Exercise details
All that is wanted is the exact text of each line from the one with "scientific name: Tapirus indicus" to the close of the listing, ends included.
[[ Material provided, beginning ]]
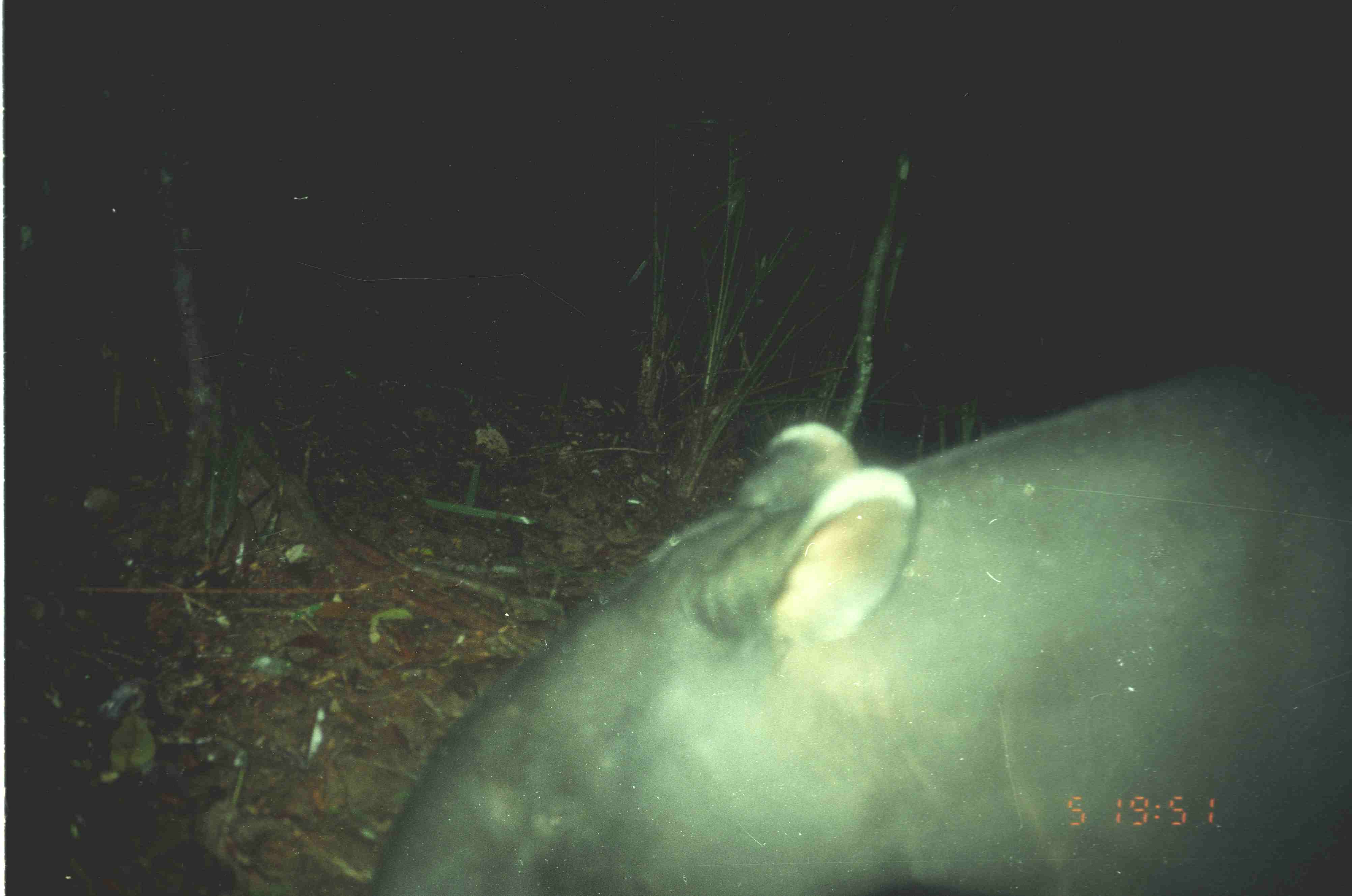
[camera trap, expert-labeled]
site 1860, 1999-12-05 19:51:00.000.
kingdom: Animalia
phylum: Chordata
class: Mammalia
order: Perissodactyla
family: Tapiridae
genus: Tapirus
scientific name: Tapirus indicus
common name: malayan tapir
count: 1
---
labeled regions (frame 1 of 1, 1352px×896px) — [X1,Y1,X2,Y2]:
tapirus indicus: [371,353,1352,896]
[[ Material provided, end ]]
Exercise output
scientific name: Tapirus indicus
common name: malayan tapir
count: 1
---
labeled regions (frame 1 of 1, 1352px×896px) — [X1,Y1,X2,Y2]:
tapirus indicus: [371,353,1352,896]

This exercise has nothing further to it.